А Даше новый знакомец почему-то начинал наскучивать. Чужой, громоздкий, неуютный. Да ко всему еще и женатый. Тянется к ней довольно безыскусно. Но — чужой. Невыстраданный. Короче говоря, не Он. Не Тот.

— Небось нагорит вам от своих? От семьи?

— Никакой семьи нету! — заспешил, скороговоркой зачастил Стас. — Два, этих самых, самолюбия всего лишь навсего… Банальная история, клянусь! Не разглядели друг друга, когда, пардон, обнюхивались… А потом, когда, в рейс уходя, двери за собой с облегчением закрывать стал, понял: чужие!

— Значит, у вас настоящая жена есть? Не шутили? Спасибо. Законная жена… Черт возьми! Да вы просто Рокфеллер! Такое богатство. А вот у меня всего лишь Эдики. И когда они при моей помощи созревают, когда на них опираться самое время, тут-то у них и подгибаются

ноженьки. А мной овладевает… музыка. И чаше всего старинная: Глюк, Вивальди, Перголези, Бортнянский… Интересно вам про такое?

— Интересно. Хотите совет? Рядом с вами сильный, современный, удалой человек стоять должен. Чтобы вы не упали. Мужчина, одним словом.

— Такой, как вы?

— Откуда я знаю… А что?

— А то! Эдики мои — трогательные, смешные, беспомощные. Их выручать нужно. У беды отнимать. Проявлять сочувствие. А вас от кого спасать? Вас не спасать, вами подпирать что-нибудь хочется. Какой-нибудь дом покосившийся. Самый интересный из моих недотеп — это Эдик, который художник. Это его работы у нас: пейзажи, моя голова. А в прихожей заказной портрет Антонио Вивальди. Я заказывала. Только Эдик не взял с меня за работу. На день рождения подарил… Рисует Эдик совсем неплохо. Только чудит. А все почему? От непризнания. Признали бы, в Союз художников пригласили бы, дали бы выставиться как следует — он бы сразу остепенился. Я знаю… У меня чутье на этот счет, в смысле боли потаенной. Очень одинокий художник Эдик мой… Единственный друг у него, кроме меня, — Гера Тминный.

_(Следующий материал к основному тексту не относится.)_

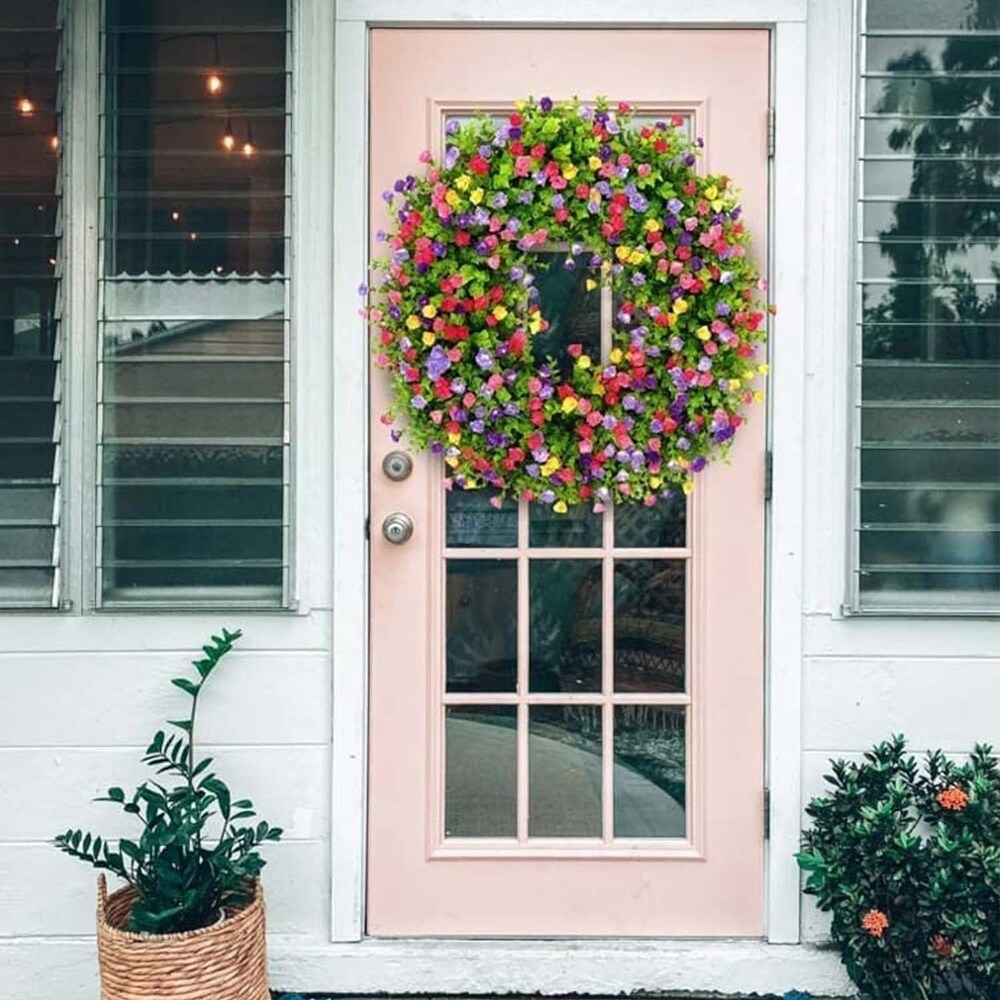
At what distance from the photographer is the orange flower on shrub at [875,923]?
2.06 meters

А ведь Гера сам непризнанный. Эдик Потемкин дробью стрелялся. Гера с Исаакиевского собора спрыгнуть хотел. Да я отговорила. Нас тогда на подмену в Исаакии попросили поработать. Веду иностранцев наверх, город им показываю с птичьего полета. Вдруг вижу: маленький человек прислонился к перилам ограждения, голову под руки себе опустил. Я думала: человеку плохо, кружение перед глазами или еще что… Я даже за ребенка его поначалу приняла. А когда он от перил глаза приподнял, вижу: плачет человек. И не какой-нибудь Филиппок растерявшийся — взрослый мужчина. Я к нему. Что случилось? А Тминный, это был он, грустно так поинтересовался: «Скажите, — спрашивает, — а еще повыше нельзя? Во-он туда?» — и указывает на самый последний ярус, который давно уже на ремонт в соборе закрыт. Тогда я все поняла и за руку Тминного беру, чтобы вместе с ним на землю сойти. Ухватился он за мою руку, да так цепко, что я в тот день работать больше не смогла: повела Тминного в табор чаем отпаивать.

— А про шпалы на Витебской дороге? — иронически улыбнулся штурман. — Вы что же, дважды его спасали?

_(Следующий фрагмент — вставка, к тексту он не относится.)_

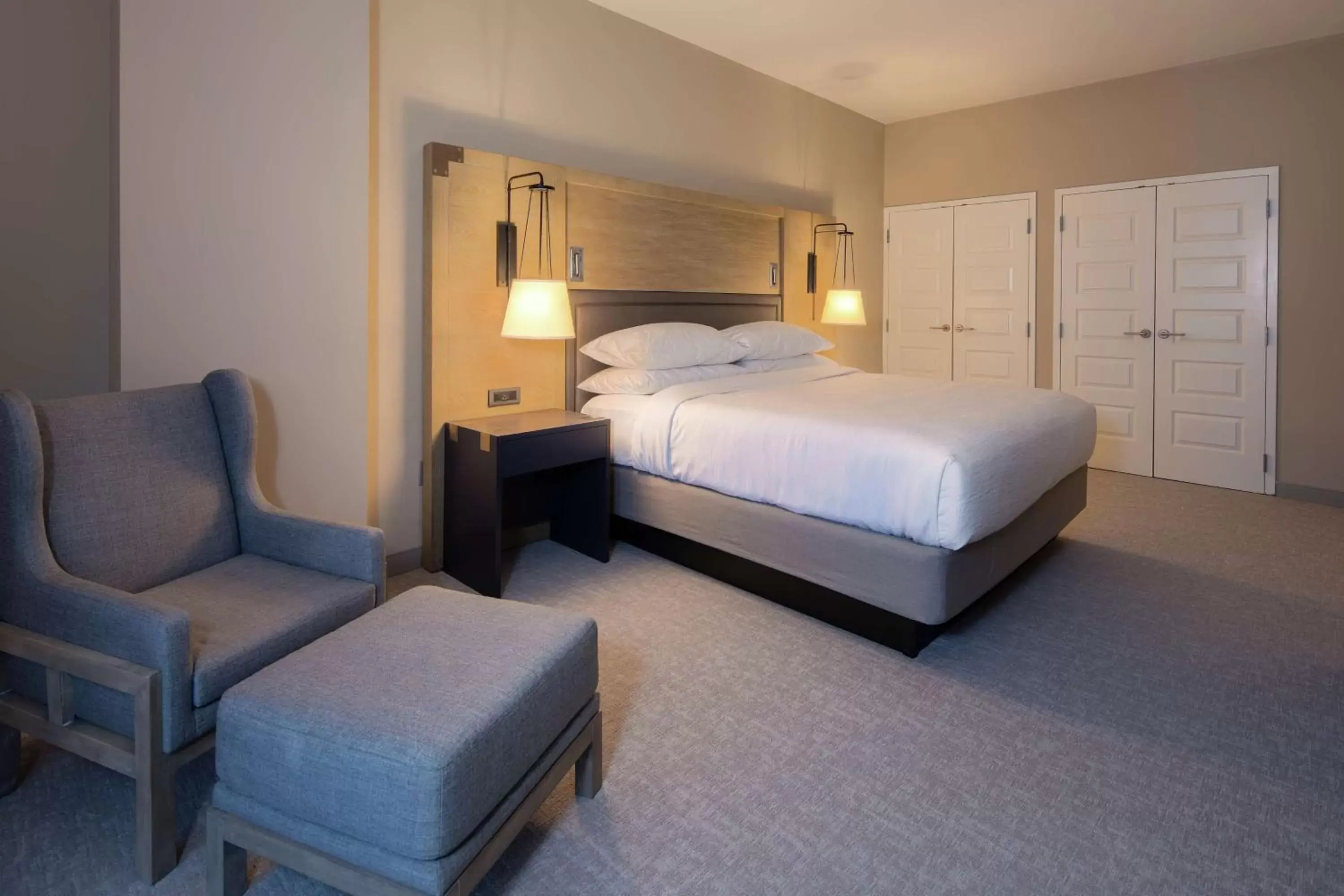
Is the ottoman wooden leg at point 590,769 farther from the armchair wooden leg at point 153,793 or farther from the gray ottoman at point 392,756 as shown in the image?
the armchair wooden leg at point 153,793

— Про железную дорогу он сочинил. У него про это самое поэма написана. Ему кажется, что про железную дорогу правдоподобнее. Он всем рассказывает, что я его спасительница. А ведь Гера не только чудной, он еще и смелый, отчаянный. Однажды в Летнем саду на высокое дерево залез и никак его оттуда снять не могли. Пока я не пришла и оттуда его не выманила. Когда спрыгнул, пришлось у милиции прощения за него просить. Законной женой назваться. Иначе в больницу свезли бы.

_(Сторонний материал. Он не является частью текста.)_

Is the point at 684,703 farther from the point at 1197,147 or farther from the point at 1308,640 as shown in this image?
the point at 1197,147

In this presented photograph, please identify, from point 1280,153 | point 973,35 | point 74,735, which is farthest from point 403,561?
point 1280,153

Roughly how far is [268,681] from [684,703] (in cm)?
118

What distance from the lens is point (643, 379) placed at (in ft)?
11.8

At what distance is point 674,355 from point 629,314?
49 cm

В этот момент на кухню, где Даша со штурманом уединились, прислали за самоваром Тминного, и рассказ и нем оборвался.

Внешне Тминный напоминал коненковского деревянного мужичка-лесовичка, только очень волосатого, обремененного могучей, цвета пакли шевелюрой. А шея — тонкая, ребеночья.

На кухню Гера прибежал, воодушевленный стопкой водки, которую перед чаем преподнес ему Дашин отец Афанасий Кузьмич, человек простецкой формации, чувствовавший себя в родной семье несколько сиротливо, хотя и не обойденный любовью ближних.

С Ксенией Авксентьевной познакомился до войны, до ранений, бравым физкультурником, уступив ей в июльское пекло, последний у газировщицы, стакан воды: не успел к губам поднести, как зашипело, газ в баллоне кончился, и вся очередь поскучнела моментально. Тут-то Афанасий и протянул тоненькой девушке огромный свой кулак, в котором воробышком малым, от страха запотевшим, стакан газировки поблескивал.

К Тминному, человеку улицы, на которой Афанасий Кузьмич фонарями заведовал, к этому современному бродяжке, пилигриму квартирному, льнуло безыскусное сердце Дашиного отца, как льнет на дожде и ветре дерево к дереву где-нибудь в городском саду. И если с отставным полковником, а по другим сведениям — генералом Лахно у фонарщика отношения сложились хотя и дружественные, но какие-то торжественные, то с Тминным Афанасию Кузьмичу было куда проще хотя бы глазом всего лишь перемигнуться: держись, мол, Гера, где паша не пропадала!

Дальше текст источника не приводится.